Sorche Elizabeth Fairbank is the founder of a small, selective boutique agency with nearly two decades of experience, specializing in literary and international fiction, big-idea nonfiction, humor and gift books, and children's picture books exclusively from author-illustrators.
In brief
Fairbank Literary is a genuine boutique — selective by design, not by circumstance — which means projects that do land here receive highly attentive representation, but the bar for a 'yes' is correspondingly high.
The agency's own page calls out humor/gift/pop culture, international fiction, and picture books by illustrator-artists as its hottest current categories — a writer in those lanes should lead with that alignment in a query letter.
The picture-book gate is firm and meaningful: Fairbank Literary accepts picture books ONLY from author-illustrators (those who both write and illustrate their own work). Writers who need an illustrator should not query in this category.
The represented-client roster — including artists like Terry Border (who creates whimsical photographic art books) — confirms that the humor/gift/pop-culture interest is real and commercially active, not just aspirational.
Sorche Elizabeth Fairbank's name appears as agency principal and sole named agent, making this effectively a one-agent shop; a client relationship is a direct relationship with Fairbank personally.
Lately
The agency's current web page highlights that it is thriving in three specific lanes right now — humor and gift books, international fiction, and picture books by illustrator-artists — and explicitly states a desire to take on more projects in all three. This is the clearest and most recent signal about where Fairbank Literary's energy is directed.
What Sorche is looking for
Fairbank Literary actively wants literary fiction and has a pronounced appetite for international voices — novels set outside the US or written from a global perspective, particularly those with a vivid, defining sense of place. Voice is paramount: the writing itself must be distinctive, not merely competent. This is the agency's deepest root and where Sorche Elizabeth Fairbank's editorial identity lives.
Described on the agency's own page as a current breakout category, this is an area where Fairbank Literary is actively doing well and wants more. Think cleverly packaged, visually distinctive humor books; gift-format nonfiction; and pop-culture titles with genuine wit and cultural resonance. Terry Border's illustrated/photographic art books are a clear taste signal for the kind of creative, concept-driven humor projects that fit here.

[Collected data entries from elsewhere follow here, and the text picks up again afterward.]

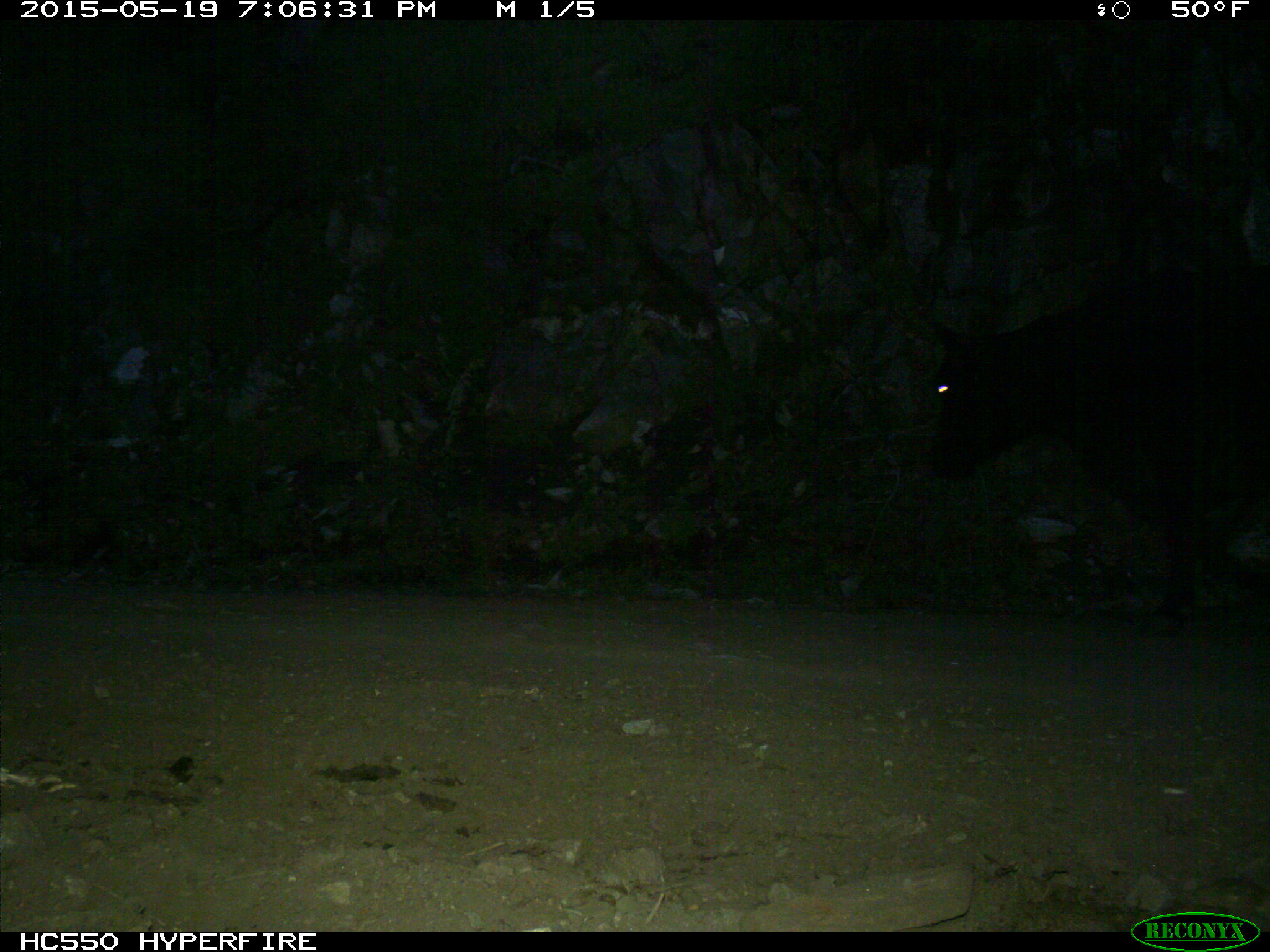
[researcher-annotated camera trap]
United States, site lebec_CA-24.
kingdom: Animalia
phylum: Chordata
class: Mammalia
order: Artiodactyla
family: Bovidae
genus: Bos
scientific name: Bos taurus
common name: domestic cow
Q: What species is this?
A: Bos taurus (domestic cow).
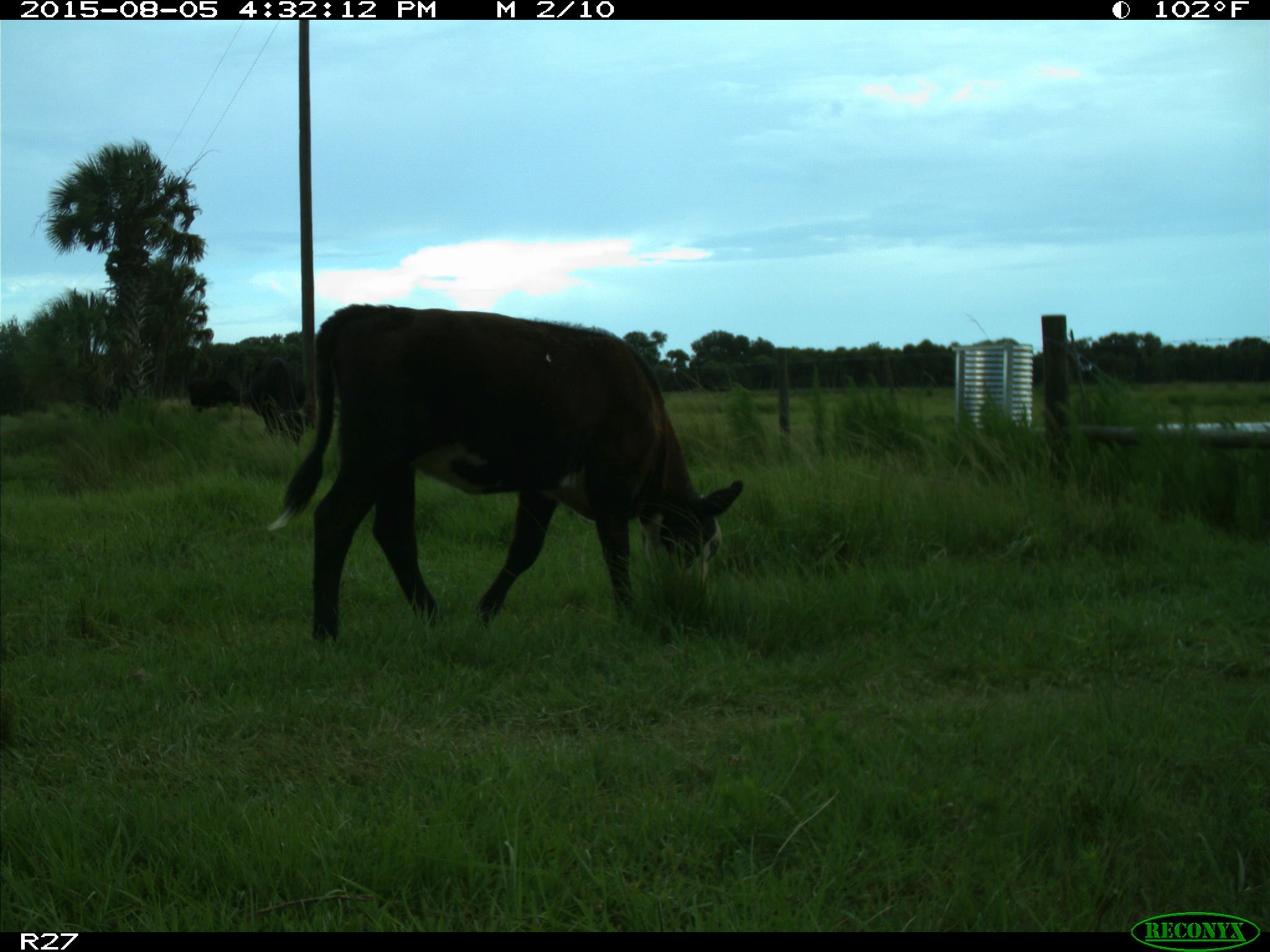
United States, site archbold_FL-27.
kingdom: Animalia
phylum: Chordata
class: Mammalia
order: Artiodactyla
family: Bovidae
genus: Bos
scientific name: Bos taurus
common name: domestic cow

A third explicitly hot category, but with a hard gate: Fairbank Literary takes picture books exclusively from creators who both write AND illustrate their own work. A writer seeking an illustrator, or an illustrator looking for a writer partner, will not be accepted here. This is non-negotiable per the agency's own language.
Middle grade is within scope, but the agency's recent enthusiasm centers on picture books and the humor/gift space. Middle grade projects would need a genuinely distinctive voice or concept to cut through at this selective boutique.
Fairbank Literary wants memoir that transcends the purely personal — work that uses individual experience as a lens onto something larger: history, culture, politics, or social structures. The agency's own framing of 'goes beyond the me-moir' is the key test. Purely introspective, self-focused memoir is unlikely to connect here.
Nonfiction with a strong reported or narrative spine is welcome, especially when it engages with women's voices, global perspectives, or questions of class and race. The agency favors work that is either newsworthy or culturally significant. Self-help is listed but the overall positioning suggests evidence- and story-driven nonfiction will resonate more than prescriptive how-to.
Quality lifestyle books — cookbooks, wine writing, design, and craft — are within scope under the 'quality lifestyle' umbrella. These should have a distinctive authorial vision or elevated production concept; generic subject-matter books without a fresh angle are unlikely to interest a boutique this selective.
Not the right fit
On Sorche's list
Taste fingerprint
How to query Sorche
Address Sorche Elizabeth Fairbank by name and spell it correctly — this is a one-agent boutique, and generic salutations signal a mass-query approach that will hurt you.
Lead your query letter with the category signal that matches the agency's own 'hot' list: if you're writing international literary fiction, a humor/gift book, or a picture book (and you illustrate), say so immediately and tie it to the agency's stated enthusiasm for those areas.
If querying a picture book, your query MUST make clear that you are both the writer and the illustrator — this is a hard requirement, not a preference. Omitting this will result in a pass.
For memoir and nonfiction, state the larger cultural or social stakes of the book in the first paragraph. 'What does this mean beyond the author's own life/expertise?' is the implicit test Fairbank Literary applies.
The agency values voice above nearly everything else. Let your query letter itself demonstrate the voice of the manuscript — flat, functional summaries will not convey what makes the work worth reading.
Fairbank Literary is selective by design. A tightly tailored, research-informed query letter is far more likely to succeed than a high-volume spray approach.